Historic house in New York, United States

The Homestead is a historic house on Hudson Avenue in the village of Haverstraw, New York, United States. It is one of the oldest buildings in the village, dating to the early 19th century.

Since then it has been home to a number of prominent local residents, and passed down through two different families. It has been altered slightly, with the original front now the house's rear, but it remains mostly intact. In 1983 it was listed on the National Register of Historic Places.

==Building==

The house sits on a 135 by 155 ft lot on the east side of Hudson Avenue near the junction with Tor Avenue. The ground slopes steadily down toward the Hudson River to the east, exposing the house's basement on that elevation. The neighborhood is residential, with a few multiple-unit dwellings.

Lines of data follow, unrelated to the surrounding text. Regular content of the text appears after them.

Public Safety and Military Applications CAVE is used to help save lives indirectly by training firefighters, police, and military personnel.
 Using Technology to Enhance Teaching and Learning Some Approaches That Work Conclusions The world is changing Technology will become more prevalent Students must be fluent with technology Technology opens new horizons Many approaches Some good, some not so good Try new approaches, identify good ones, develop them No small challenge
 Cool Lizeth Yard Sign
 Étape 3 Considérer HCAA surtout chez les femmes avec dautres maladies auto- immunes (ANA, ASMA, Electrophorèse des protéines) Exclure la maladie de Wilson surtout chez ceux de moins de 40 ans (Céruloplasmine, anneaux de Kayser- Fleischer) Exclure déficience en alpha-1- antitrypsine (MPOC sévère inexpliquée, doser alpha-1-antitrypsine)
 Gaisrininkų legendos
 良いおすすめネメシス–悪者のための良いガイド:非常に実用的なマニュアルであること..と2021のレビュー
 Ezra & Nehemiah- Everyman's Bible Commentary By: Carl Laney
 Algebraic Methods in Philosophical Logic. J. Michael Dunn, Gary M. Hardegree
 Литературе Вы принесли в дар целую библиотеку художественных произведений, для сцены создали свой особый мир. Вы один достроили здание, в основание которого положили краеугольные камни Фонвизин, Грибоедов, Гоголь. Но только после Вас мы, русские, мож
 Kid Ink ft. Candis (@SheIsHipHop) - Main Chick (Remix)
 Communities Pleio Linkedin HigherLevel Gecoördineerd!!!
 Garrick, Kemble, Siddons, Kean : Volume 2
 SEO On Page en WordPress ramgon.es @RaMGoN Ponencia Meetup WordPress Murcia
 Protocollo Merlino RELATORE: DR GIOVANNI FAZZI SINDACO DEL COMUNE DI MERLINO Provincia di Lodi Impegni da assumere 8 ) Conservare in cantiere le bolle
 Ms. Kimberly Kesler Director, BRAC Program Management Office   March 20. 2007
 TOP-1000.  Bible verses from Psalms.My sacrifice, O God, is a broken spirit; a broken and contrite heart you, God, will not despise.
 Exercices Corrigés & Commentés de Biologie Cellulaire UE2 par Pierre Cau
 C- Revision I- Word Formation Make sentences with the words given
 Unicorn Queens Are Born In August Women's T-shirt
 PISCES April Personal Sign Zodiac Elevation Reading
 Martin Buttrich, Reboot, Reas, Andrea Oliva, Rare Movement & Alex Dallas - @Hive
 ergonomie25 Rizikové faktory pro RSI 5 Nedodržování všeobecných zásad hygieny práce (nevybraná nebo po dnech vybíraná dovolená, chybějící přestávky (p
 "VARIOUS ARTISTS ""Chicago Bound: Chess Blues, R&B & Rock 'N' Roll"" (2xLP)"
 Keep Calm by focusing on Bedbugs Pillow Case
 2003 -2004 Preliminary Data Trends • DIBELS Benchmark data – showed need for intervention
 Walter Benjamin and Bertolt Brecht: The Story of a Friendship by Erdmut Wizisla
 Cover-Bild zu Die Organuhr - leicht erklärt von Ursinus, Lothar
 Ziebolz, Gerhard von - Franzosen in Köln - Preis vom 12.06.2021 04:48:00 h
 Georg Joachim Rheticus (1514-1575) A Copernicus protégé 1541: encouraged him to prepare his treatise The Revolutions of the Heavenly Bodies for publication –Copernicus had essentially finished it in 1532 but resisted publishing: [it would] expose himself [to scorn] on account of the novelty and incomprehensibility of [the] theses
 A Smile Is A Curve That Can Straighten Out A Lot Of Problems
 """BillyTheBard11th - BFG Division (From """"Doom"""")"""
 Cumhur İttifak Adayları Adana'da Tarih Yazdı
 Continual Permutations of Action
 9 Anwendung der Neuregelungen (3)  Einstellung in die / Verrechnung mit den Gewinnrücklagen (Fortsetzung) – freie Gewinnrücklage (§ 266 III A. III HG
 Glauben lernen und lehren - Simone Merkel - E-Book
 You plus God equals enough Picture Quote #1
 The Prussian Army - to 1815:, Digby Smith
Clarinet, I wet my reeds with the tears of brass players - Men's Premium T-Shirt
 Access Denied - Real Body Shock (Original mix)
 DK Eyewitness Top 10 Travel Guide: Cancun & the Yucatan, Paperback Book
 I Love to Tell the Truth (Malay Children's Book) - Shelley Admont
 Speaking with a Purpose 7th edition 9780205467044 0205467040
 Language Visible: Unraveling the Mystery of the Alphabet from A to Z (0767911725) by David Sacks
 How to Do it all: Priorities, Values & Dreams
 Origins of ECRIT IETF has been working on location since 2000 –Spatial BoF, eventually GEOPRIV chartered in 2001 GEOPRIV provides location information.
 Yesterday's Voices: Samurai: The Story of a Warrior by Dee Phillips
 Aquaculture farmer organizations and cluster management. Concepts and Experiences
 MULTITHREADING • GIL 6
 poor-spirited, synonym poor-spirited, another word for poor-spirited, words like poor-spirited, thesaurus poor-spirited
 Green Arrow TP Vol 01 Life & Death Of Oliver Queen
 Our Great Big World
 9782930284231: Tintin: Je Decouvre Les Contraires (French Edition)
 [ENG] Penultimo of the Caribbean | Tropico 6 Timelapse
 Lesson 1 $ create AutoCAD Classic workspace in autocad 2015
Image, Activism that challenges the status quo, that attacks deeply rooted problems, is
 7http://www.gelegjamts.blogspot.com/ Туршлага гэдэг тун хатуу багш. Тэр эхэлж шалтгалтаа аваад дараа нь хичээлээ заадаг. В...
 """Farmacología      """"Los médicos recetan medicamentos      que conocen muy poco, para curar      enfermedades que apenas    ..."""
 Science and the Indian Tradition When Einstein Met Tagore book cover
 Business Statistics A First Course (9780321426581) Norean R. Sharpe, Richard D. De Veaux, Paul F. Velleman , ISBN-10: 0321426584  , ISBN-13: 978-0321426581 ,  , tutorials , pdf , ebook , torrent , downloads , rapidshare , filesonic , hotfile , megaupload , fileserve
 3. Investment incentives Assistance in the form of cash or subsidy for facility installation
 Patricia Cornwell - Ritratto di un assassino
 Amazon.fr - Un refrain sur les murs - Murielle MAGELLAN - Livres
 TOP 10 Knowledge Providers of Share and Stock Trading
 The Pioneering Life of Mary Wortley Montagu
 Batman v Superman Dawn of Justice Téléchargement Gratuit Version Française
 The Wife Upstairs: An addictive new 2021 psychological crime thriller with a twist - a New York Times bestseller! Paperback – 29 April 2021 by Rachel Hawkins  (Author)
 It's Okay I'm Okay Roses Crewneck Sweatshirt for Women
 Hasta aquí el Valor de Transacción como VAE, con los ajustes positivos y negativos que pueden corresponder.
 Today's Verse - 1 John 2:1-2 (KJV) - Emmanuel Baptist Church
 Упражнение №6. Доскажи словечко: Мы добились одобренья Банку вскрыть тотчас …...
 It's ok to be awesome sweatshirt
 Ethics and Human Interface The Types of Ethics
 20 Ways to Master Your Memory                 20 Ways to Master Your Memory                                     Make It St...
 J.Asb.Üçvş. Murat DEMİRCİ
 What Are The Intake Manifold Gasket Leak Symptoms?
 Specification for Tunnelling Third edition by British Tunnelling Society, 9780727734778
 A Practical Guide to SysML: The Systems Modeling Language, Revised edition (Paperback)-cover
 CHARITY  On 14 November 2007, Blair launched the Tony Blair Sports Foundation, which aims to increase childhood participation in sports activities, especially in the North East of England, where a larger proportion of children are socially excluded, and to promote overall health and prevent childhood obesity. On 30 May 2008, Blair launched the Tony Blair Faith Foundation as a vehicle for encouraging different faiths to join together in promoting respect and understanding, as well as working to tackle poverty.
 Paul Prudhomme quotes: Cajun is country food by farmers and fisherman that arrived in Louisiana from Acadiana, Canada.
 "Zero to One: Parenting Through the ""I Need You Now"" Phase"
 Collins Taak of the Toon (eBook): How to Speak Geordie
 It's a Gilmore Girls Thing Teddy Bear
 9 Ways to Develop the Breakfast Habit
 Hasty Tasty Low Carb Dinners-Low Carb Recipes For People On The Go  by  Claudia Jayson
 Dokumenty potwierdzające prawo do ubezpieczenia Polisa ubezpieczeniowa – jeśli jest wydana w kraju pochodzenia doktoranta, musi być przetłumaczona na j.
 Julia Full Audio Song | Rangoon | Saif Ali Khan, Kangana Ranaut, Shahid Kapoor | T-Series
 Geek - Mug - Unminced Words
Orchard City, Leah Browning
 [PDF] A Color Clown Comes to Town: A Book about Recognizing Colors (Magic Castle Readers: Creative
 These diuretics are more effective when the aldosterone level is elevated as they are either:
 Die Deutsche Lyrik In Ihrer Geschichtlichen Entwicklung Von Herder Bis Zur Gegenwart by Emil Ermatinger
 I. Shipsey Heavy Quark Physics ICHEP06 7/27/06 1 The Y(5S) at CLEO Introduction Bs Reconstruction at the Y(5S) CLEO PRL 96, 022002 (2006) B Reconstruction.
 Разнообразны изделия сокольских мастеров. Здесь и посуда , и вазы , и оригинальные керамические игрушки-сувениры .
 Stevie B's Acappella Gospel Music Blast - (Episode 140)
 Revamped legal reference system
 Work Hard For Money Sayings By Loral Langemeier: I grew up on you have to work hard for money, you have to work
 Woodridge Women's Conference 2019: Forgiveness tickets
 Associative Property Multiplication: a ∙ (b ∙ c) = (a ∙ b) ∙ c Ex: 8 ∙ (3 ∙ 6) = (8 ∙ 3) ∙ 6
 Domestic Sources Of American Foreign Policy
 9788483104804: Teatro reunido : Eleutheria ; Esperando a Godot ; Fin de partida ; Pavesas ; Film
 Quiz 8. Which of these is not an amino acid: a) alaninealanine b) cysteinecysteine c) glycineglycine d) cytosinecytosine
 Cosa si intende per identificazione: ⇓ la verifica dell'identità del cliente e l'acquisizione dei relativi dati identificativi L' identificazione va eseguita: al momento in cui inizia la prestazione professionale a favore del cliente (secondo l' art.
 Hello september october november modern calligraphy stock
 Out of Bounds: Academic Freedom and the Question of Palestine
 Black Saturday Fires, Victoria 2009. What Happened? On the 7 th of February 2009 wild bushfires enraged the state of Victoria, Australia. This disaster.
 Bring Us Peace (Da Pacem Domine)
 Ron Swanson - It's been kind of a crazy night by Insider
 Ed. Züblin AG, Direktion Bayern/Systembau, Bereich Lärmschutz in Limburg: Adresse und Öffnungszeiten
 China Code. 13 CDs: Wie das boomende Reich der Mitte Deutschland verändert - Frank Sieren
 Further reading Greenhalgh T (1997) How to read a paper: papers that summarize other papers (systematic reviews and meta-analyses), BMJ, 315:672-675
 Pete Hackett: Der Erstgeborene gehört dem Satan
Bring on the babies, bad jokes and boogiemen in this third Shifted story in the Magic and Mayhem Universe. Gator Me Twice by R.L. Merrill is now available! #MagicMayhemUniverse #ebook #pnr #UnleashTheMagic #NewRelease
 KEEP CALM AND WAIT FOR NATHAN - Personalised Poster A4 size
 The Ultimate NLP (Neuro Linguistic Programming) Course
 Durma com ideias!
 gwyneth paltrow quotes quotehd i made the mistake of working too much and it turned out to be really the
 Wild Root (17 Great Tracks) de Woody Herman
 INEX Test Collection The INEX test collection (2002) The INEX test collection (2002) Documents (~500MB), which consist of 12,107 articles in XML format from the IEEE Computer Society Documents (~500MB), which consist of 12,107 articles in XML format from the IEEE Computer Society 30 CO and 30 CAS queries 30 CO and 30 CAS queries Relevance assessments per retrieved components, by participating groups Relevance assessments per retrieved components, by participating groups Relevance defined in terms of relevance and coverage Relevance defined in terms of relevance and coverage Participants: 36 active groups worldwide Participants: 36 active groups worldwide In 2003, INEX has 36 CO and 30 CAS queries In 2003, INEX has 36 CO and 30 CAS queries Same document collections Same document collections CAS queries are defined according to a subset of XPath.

It is a two-story, five-by-two-bay frame structure sided in clapboard. It is topped by a gabled roof shingled in asphalt with a plain cornice. A small kitchen wing extends from the east.

All the windows are flanked by louvered shutters. The main entrance is located within a small enclosed porch. Its double inner doors have rose-tinted glass. On the east is a two-story, three-bay open porch with square posts, brackets and a central gable on the roof top. At basement level is a door with sidelights and transom; the first floor's double door has colonnettes and an architrave.

Inside, the floor plan remains unchanged. Finishings are plain and simple with the exception of the main hall and large first floor rooms, which have classically inspired decoration.

==History==

At the time of the Revolution, most of today's Haverstraw was the property of two farmers. One of them, John Denoyelles, had left his lands to his son Peter just before the war. Peter Denoyelles, later to serve in the New York State Assembly and Congress, built the house around the beginning of the 19th century; the exact year is not certain. The area's first Methodists also met with itinerant preachers at the Homestead, due to Denoyelles' interest in that denomination.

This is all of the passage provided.